» **Exercise 1**: Print the stretch from "Most of us learn" through "to the others." of the voice systems overview, exactly as it appears.

An Overview of the Systems That Make Your Voice Work

Welcome
If you’ve wondered why your voice behaves differently from day to day, why you can belt one day and not the next or why breath and tension feel like very hard codes to crack, you’re in a large club.
Most of us learn pieces of the puzzle: a breath exercise, posture cue, vowel adjustment applied to one word or phrase.
As you know, your voice isn’t isolated components. It’s a system made of systems, and each affects all the others.
When you understand how those systems work together, you stop fighting your body and start collaborating with it. (aaaahh sigh)
That’s what The Voice Map is for: to give you a clear, big-picture understanding of how your voice works as a connected, living instrument.
Systems of the Voice
Think of this like a metro map.
Each system is like a major junction stop, and each station talks to the others.
Each stop represents something you can adjust to see how it affects the whole system.
And together, they connect to form your full, expressive instrument.
1. BODY — Your Foundation
Your body, your voice’s physical home.
Alignment, balance, and freedom of movement let the rest of your systems function efficiently.
Static engagements (muscular holds) are our bodies’ protectors, and when we look at them with curiosity, we can add movement and dynamic freedom in the whole instrument. (No more train stuck in the tunnel :)) (I won’t train analogy dad-joke you excessively, promise.)
Core ideas:
Singing begins with mobile awareness, not rigid position. If you’re singing, you’re moving.
The body needs to move to balance.
Release is not collapse; it’s dynamic support – some things engaging while others soften.
Try this:
Standing or sitting, feel your feet on the floor, and witness the ground supporting you below.
Then sway gently side to side until you feel your weight settle evenly through your feet or sitz bones.
Soften your knees, relate your knees to the middle of your feet. Now witness your hips. Notice how your pelvic bowl mirrors the downward bowl of your diaphragm. Notice how your ribs float over the pelvis and how your ears float over the ribs. Take your attention back down into the ground and then imagine a fountain moving right up through the top of your head. Repeat that image a few times.
Notice any areas of static engagement, and look at them with curiosity and gentleness.
Does this affect your energetic relationship to yourself or change the way you’re noticing your breath?
Reflection:
Where in your body do you feel ease or engagement? What happens when you give these areas gentle, curious attention?
2. BREATH — The Invigorator

You already know – no breath, no vibration. Your breath system connects body movement and vocal vibration. And keeps you alive. Thanks! 🫁
We want to allow air to move efficiently in and out of a responsive torso.
Core ideas:
Breath is always moving.
The torso can be supple, and there are many ways to breathe both in and out when we sing different styles.
Try this:
Let out all your air.

» **Material**:
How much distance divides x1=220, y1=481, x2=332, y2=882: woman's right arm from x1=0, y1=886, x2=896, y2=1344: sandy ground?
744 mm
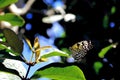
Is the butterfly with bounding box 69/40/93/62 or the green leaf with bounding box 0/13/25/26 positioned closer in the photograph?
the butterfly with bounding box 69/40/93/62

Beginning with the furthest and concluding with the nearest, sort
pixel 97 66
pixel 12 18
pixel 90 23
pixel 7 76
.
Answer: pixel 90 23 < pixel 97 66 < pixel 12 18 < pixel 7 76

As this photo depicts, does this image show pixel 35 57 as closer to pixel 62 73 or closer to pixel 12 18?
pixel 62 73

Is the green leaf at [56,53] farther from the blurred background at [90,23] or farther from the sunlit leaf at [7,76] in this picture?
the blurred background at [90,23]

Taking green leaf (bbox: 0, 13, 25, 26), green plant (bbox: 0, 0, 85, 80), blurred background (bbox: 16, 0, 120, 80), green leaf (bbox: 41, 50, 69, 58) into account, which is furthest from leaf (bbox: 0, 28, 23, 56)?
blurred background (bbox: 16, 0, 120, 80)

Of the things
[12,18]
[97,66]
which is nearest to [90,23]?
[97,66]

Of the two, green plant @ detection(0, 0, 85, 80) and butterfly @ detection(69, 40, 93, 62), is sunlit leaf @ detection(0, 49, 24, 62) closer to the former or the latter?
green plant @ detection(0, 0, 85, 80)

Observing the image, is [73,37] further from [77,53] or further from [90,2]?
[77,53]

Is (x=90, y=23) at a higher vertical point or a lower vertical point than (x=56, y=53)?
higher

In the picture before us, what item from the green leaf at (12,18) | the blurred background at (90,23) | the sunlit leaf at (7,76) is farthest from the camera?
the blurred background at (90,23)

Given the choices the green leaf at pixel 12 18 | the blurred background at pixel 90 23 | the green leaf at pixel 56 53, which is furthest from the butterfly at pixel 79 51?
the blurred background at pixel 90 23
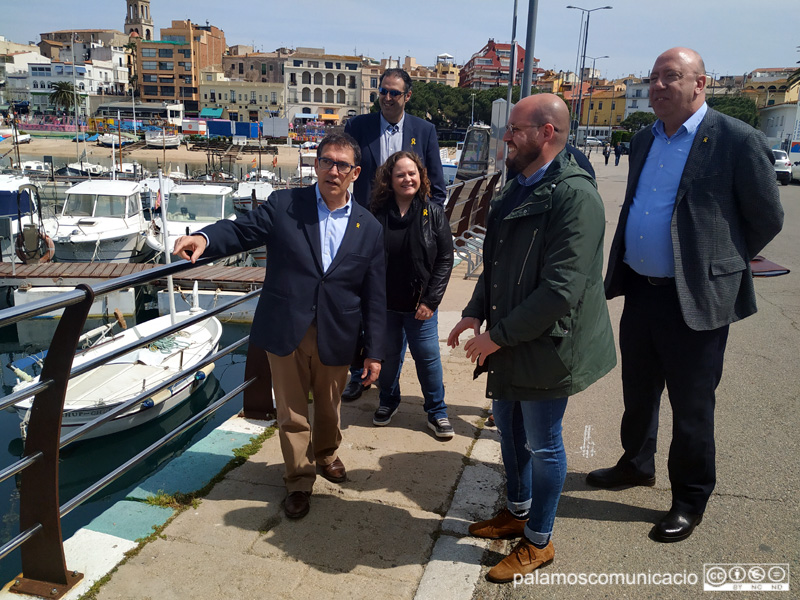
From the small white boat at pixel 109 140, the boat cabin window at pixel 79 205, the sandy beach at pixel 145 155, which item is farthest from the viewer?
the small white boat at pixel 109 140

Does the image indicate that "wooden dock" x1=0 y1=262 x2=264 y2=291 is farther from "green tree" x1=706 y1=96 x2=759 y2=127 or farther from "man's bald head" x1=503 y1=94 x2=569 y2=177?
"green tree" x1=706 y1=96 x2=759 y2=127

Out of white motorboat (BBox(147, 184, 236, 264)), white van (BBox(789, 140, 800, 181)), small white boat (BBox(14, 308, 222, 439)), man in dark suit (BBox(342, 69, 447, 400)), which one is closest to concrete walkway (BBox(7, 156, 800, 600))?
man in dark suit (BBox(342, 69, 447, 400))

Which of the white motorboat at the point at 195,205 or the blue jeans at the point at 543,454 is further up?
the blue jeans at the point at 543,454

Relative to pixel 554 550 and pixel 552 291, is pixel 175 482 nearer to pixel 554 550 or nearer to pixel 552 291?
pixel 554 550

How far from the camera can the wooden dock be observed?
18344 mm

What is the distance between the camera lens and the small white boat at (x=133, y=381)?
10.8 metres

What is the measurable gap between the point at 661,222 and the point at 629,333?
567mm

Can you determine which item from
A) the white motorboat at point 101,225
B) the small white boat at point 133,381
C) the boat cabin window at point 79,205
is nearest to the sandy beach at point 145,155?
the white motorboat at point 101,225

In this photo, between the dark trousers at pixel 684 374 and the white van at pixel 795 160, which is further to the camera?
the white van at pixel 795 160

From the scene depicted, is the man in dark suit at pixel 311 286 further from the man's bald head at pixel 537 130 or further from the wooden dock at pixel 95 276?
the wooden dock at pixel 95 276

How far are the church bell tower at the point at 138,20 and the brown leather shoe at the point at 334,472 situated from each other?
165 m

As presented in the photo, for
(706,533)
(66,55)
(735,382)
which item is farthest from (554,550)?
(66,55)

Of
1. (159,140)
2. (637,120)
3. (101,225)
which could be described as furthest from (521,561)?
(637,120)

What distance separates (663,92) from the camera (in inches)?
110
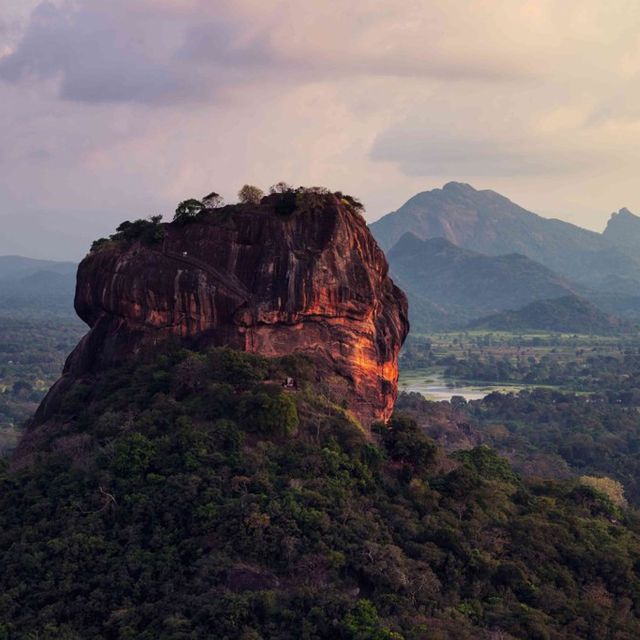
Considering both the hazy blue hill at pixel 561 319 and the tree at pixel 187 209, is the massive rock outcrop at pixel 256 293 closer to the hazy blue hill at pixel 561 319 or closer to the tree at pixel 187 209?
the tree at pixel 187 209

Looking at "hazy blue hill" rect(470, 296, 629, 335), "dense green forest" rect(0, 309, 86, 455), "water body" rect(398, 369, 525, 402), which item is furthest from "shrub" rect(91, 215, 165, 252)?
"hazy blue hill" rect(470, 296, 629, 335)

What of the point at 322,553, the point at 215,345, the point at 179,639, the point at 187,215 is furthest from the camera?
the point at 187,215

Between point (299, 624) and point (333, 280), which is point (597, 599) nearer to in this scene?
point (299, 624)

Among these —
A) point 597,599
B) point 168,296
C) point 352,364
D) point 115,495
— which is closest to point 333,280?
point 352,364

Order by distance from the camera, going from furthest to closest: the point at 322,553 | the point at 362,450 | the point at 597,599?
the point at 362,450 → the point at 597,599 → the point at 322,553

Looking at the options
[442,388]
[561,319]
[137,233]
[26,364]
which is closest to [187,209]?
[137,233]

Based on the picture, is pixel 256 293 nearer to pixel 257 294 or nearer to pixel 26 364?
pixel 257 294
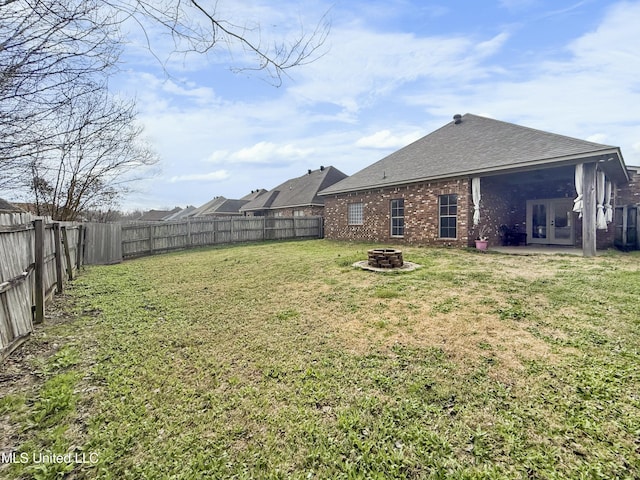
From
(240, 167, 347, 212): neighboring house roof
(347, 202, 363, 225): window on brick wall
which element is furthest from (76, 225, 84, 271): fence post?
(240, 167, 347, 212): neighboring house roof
==
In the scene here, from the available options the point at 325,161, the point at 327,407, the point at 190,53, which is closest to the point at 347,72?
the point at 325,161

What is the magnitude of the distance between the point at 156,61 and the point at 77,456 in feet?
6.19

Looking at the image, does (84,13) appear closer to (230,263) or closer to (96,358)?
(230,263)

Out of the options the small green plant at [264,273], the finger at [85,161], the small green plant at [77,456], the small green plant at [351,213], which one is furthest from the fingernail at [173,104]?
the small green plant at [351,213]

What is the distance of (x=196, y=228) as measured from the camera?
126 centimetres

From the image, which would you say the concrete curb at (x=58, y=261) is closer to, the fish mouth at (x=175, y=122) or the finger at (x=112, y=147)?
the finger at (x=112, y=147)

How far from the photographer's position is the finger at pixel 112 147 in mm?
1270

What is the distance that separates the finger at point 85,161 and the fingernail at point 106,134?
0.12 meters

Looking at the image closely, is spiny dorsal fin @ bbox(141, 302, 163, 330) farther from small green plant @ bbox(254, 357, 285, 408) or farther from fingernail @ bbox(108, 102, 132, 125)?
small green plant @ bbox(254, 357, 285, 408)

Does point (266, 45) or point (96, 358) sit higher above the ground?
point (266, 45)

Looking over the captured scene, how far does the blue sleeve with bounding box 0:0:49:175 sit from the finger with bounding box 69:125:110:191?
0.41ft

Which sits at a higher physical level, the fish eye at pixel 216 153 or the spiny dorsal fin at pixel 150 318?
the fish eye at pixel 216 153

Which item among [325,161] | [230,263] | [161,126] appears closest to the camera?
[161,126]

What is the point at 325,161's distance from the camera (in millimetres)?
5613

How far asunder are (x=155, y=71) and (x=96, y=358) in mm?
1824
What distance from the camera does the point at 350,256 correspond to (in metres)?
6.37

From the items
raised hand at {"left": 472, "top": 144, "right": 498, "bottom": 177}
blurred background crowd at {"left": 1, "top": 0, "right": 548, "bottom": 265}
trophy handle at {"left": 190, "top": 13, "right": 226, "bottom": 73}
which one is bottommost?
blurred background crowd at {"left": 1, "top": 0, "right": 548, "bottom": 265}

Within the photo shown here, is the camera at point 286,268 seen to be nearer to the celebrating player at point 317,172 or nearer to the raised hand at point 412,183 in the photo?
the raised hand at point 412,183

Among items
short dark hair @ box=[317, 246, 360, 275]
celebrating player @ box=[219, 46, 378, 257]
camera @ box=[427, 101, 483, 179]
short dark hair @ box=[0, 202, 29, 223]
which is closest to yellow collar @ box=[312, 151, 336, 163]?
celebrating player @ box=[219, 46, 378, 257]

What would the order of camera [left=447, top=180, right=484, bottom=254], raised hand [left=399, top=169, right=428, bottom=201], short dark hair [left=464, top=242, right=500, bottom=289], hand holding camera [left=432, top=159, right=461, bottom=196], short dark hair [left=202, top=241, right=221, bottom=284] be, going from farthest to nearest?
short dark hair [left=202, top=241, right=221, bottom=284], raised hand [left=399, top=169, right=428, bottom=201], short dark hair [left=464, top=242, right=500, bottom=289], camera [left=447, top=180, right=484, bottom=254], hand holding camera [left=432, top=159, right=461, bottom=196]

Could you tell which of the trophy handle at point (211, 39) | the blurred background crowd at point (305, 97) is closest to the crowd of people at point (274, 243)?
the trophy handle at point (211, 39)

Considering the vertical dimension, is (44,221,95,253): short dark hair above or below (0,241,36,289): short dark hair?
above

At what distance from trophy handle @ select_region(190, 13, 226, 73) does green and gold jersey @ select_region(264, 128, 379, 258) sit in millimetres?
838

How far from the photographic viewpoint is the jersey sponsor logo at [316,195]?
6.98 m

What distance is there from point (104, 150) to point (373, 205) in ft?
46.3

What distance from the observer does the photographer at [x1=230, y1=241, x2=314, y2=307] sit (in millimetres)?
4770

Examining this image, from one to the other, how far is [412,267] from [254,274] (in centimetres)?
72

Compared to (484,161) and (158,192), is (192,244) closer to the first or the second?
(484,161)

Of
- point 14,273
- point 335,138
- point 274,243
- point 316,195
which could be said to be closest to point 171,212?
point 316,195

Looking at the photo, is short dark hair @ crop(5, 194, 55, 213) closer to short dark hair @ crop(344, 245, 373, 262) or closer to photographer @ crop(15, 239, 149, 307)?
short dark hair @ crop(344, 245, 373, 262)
* * *
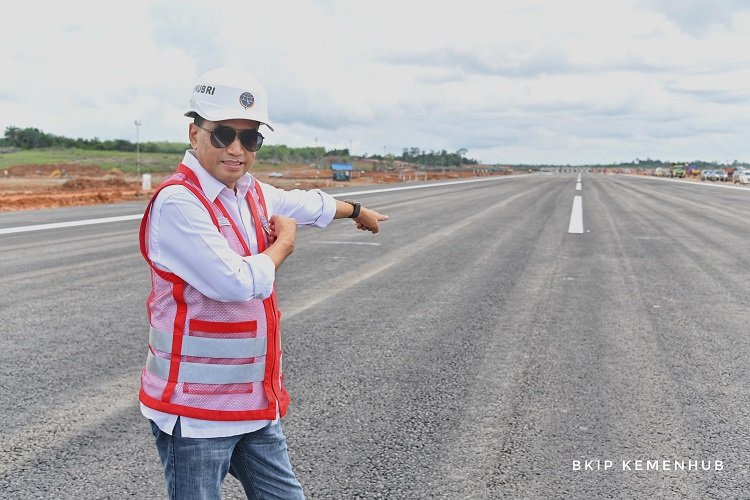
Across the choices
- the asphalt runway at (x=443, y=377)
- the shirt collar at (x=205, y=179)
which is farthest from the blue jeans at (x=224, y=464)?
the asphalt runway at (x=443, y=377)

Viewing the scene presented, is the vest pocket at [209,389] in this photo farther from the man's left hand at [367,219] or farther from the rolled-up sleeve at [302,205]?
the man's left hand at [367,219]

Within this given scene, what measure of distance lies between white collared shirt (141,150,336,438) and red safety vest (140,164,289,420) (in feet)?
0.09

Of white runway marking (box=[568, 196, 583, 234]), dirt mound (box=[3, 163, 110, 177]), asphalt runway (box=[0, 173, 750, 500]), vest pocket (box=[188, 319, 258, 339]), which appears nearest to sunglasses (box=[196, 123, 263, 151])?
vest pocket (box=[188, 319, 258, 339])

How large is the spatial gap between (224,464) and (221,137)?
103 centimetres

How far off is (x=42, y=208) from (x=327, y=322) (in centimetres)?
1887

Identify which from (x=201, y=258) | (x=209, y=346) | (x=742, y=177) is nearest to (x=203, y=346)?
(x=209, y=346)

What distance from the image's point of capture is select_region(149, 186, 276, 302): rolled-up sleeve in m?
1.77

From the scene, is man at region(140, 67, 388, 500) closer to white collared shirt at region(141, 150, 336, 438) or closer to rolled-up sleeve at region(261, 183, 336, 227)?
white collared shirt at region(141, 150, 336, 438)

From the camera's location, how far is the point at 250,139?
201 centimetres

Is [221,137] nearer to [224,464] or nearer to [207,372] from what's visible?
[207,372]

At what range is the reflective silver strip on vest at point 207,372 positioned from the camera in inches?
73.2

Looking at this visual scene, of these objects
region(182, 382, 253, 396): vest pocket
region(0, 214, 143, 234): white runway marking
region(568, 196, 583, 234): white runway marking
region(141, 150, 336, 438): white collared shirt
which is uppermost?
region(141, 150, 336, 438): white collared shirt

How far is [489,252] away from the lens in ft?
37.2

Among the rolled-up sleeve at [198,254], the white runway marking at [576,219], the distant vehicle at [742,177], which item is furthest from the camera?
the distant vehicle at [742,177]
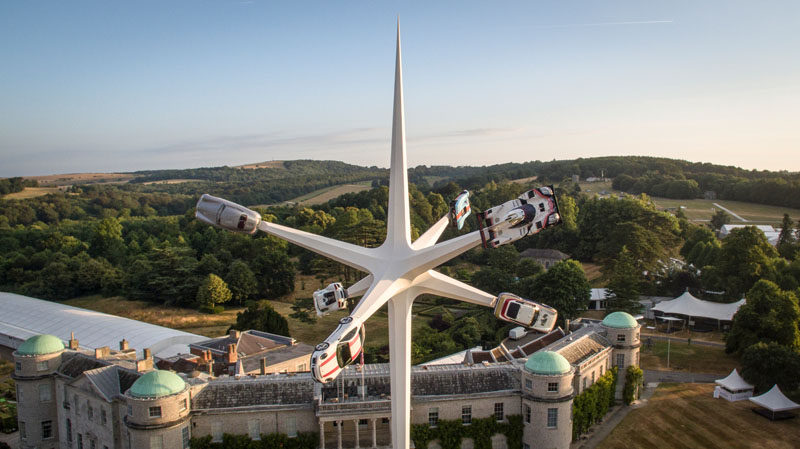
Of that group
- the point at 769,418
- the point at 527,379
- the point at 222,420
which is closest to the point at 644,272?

» **Exercise 2**: In the entries, swap "point" for "spot" in the stretch from the line that contains "Among the rolled-up" through the line that contains "which is closest to the point at 644,272?", keeping the rest unchanged. Return only those lines, and leave the pictures out.

» **Reply 1**:
Most of us learn pieces of the puzzle: a breath exercise, posture cue, vowel adjustment applied to one word or phrase.
As you know, your voice isn’t isolated components. It’s a system made of systems, and each affects all the others.
When you understand how those systems work together, you stop fighting your body and start collaborating with it. (aaaahh sigh)
That’s what The Voice Map is for: to give you a clear, big-picture understanding of how your voice works as a connected, living instrument.
Systems of the Voice
Think of this like a metro map.
Each system is like a major junction stop, and each station talks to the others.

» **Reply 2**:
Among the rolled-up sleeve at [198,254], the white runway marking at [576,219], the distant vehicle at [742,177], which item is furthest from the camera?
the distant vehicle at [742,177]
Of that group
- the spot at 769,418
- the spot at 527,379
- the spot at 222,420
which is closest to the spot at 644,272?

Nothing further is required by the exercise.